The PVT_V2 class implements the second version of the Pyramid Vision Transformer (PVT-v2), a hierarchical transformer architecture enhanced for both computational efficiency and representational power compared to its predecessor, PVT.

Key Enhancements

  • Linear Attention (Optional): PVT-v2 introduces the option to use linear attention mechanisms, which reduce complexity from quadratic to linear in spatial dimensions, enabling faster inference on high-resolution inputs.

  • Deeper Spatial Reduction Control: The sr_ratios are retained from PVT but allow finer control per stage in PVT-v2, improving feature extraction and efficiency during multi-stage attention.

PVT-v2 architecture

Function Signature

class PVT_V2(nn.Module):
    def __init__(
        self,
        img_size: int = 224,
        patch_size: int = 7,
        in_channels: int = 3,
        num_classes: int = 1000,
        embed_dims: list[int] = [64, 128, 256, 512],
        num_heads: list[int] = [1, 2, 4, 8],
        mlp_ratios: list[int] = [4, 4, 4, 4],
        qkv_bias: bool = False,
        qk_scale: float | None = None,
        drop_rate: float = 0.0,
        attn_drop_rate: float = 0.0,
        drop_path_rate: float = 0.0,
        norm_layer: type[nn.Module] = nn.LayerNorm,
        depths: list[int] = [3, 4, 6, 3],
        sr_ratios: list[int] = [8, 4, 2, 1],
        num_stages: int = 4,
        linear: bool = False,
    ) -> None

Parameters

  • img_size (int, optional): The input image size. Default is 224.

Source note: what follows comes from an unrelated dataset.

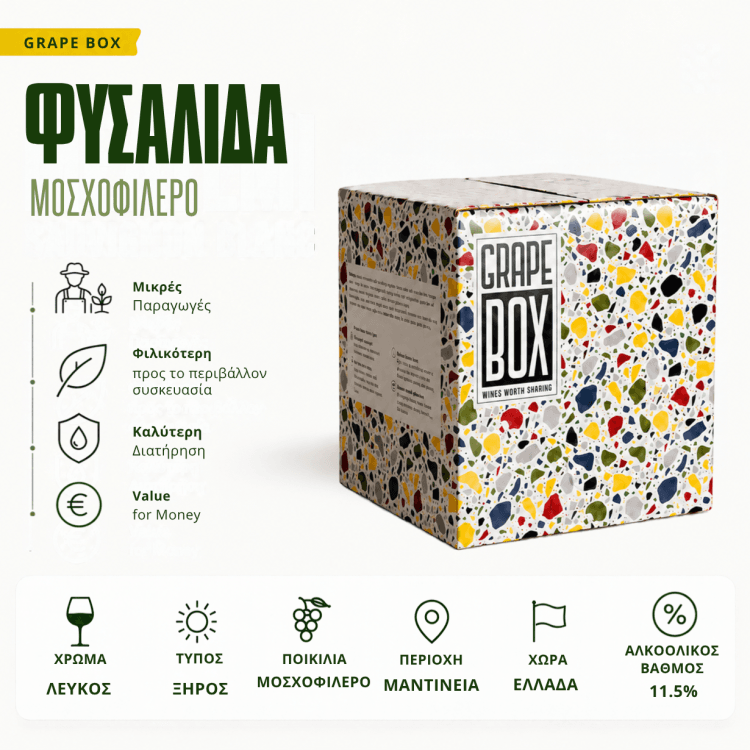Φυσαλίδα - Μοσχοφίλερο - Μοσχάτο - Grape Box 5L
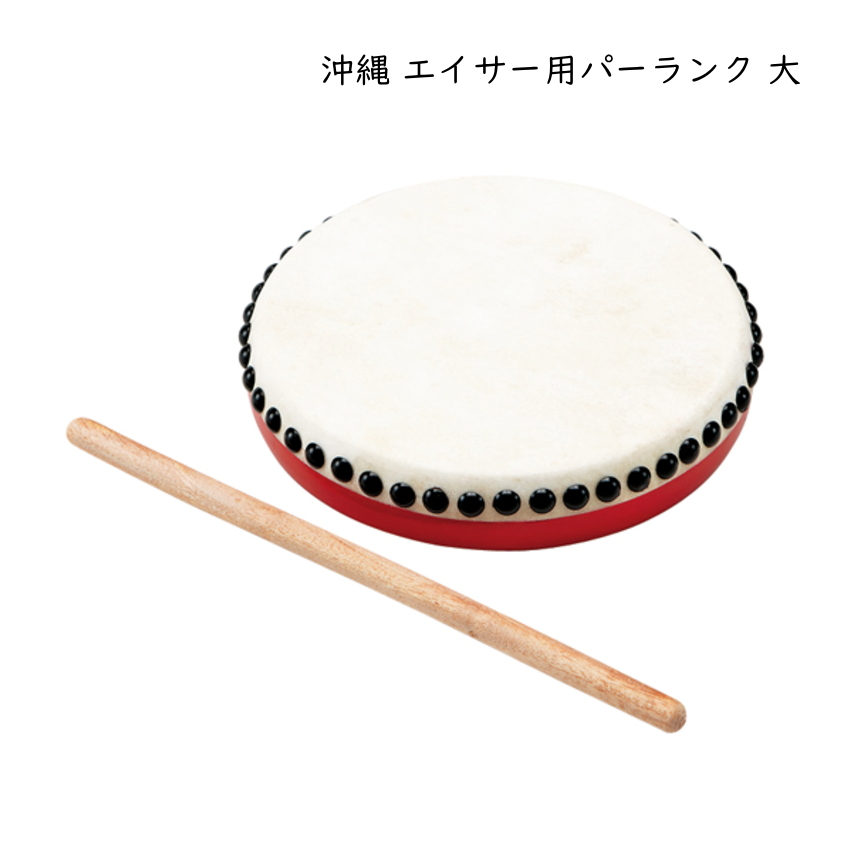 沖縄 エイサー用 パーランク大 バチつき 太鼓 直径20cm 牛革使用 琉球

  • patch_size (int, optional): The patch size for tokenization. Default is 7.

  • in_channels (int, optional): Number of channels in input image. Default is 3.

  • num_classes (int, optional): Number of classes for classification. Default is 1000.

  • embed_dims (list[int], optional): Embedding dimensions for each transformer stage. Default is [64, 128, 256, 512].

  • num_heads (list[int], optional): Number of attention heads in each stage. Default is [1, 2, 4, 8].

  • mlp_ratios (list[int], optional): MLP expansion ratios per stage. Default is [4, 4, 4, 4].

  • qkv_bias (bool, optional): Whether to use bias in q/k/v projections. Default is False.

  • qk_scale (float | None, optional): Optional scaling for query-key dot product. Default is None.

  • drop_rate (float, optional): Dropout rate for MLP outputs. Default is 0.0.

  • attn_drop_rate (float, optional): Dropout rate for attention weights. Default is 0.0.

  • drop_path_rate (float, optional): Dropout rate for residual paths. Default is 0.0.

  • norm_layer (type[nn.Module], optional): Normalization layer to use. Default is nn.LayerNorm.

  • depths (list[int], optional): Depth (number of blocks) at each stage. Default is [3, 4, 6, 3].

  • sr_ratios (list[int], optional): Spatial reduction ratios per stage. Default is [8, 4, 2, 1].

  • num_stages (int, optional): Number of transformer stages. Default is 4.

  • linear (bool, optional): Whether to use linear attention. Default is False.

Returns

  • PVT_V2: An instance of the PVT_V2 model for image tasks.